(Spatial relation records)
++++++
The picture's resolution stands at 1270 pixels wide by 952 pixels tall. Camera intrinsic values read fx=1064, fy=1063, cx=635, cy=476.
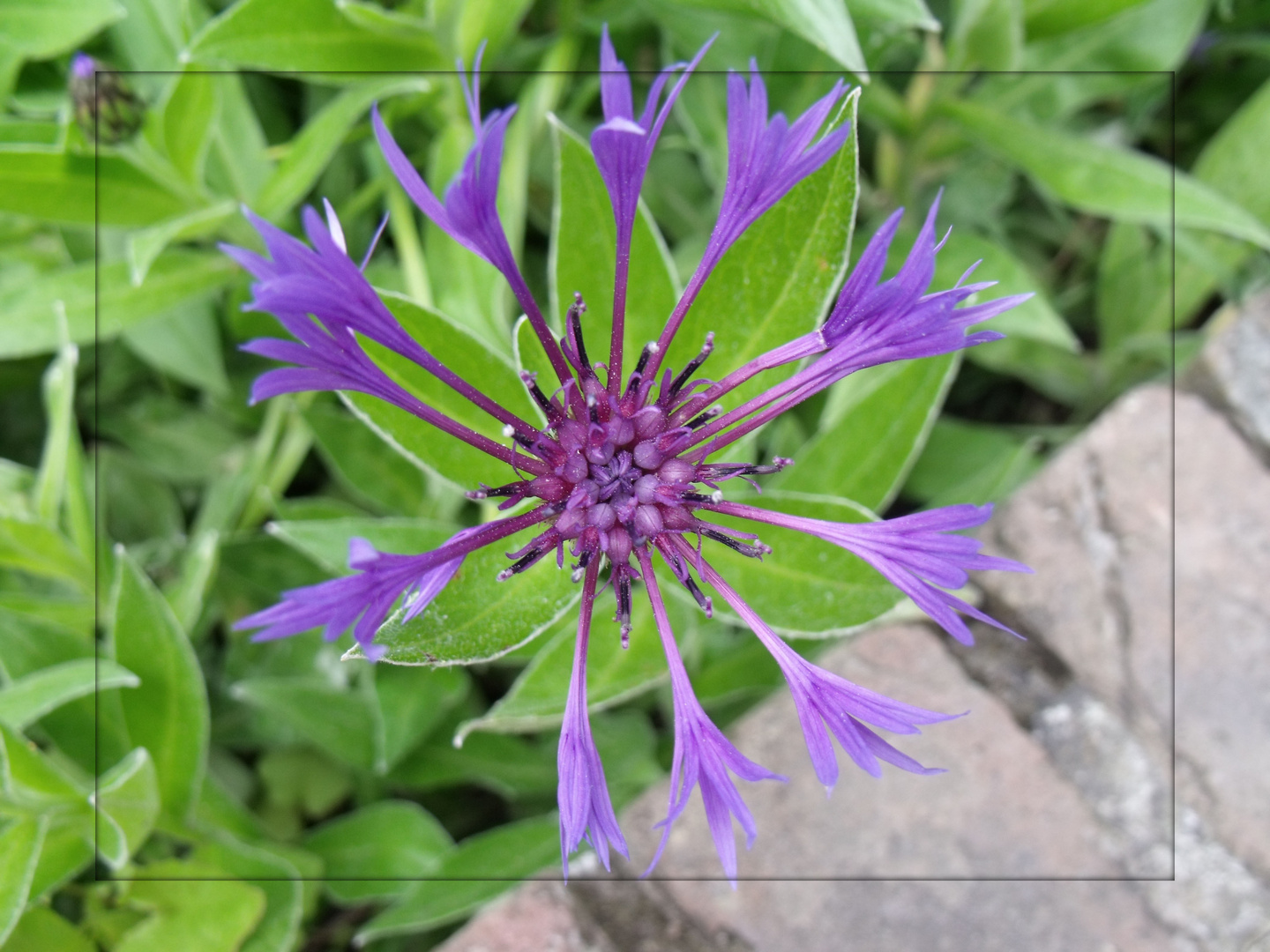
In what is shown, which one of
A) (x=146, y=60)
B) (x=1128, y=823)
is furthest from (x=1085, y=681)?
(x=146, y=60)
++++++
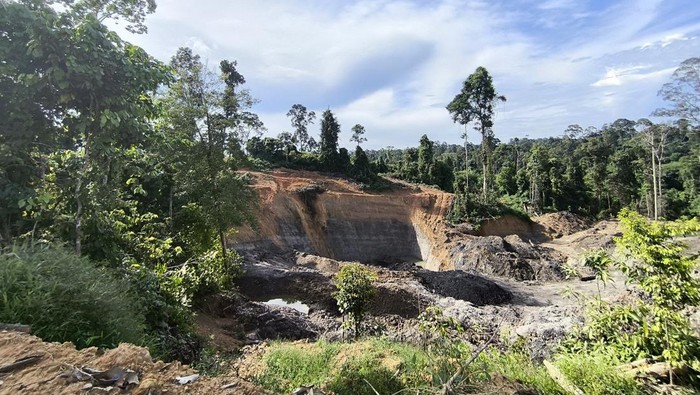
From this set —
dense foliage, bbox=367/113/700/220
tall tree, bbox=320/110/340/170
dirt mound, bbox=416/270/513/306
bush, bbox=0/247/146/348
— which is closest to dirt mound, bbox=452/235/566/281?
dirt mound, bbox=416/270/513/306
++++++
### WRITTEN REQUEST
Pull out each line of the records that contains the word "tall".

### CORRECT OUTPUT
The picture's resolution stands at 1270 pixels wide by 952 pixels tall. Camera intrinsic values read fx=1064, fy=1063, cx=635, cy=476.
tall tree, bbox=320/110/340/170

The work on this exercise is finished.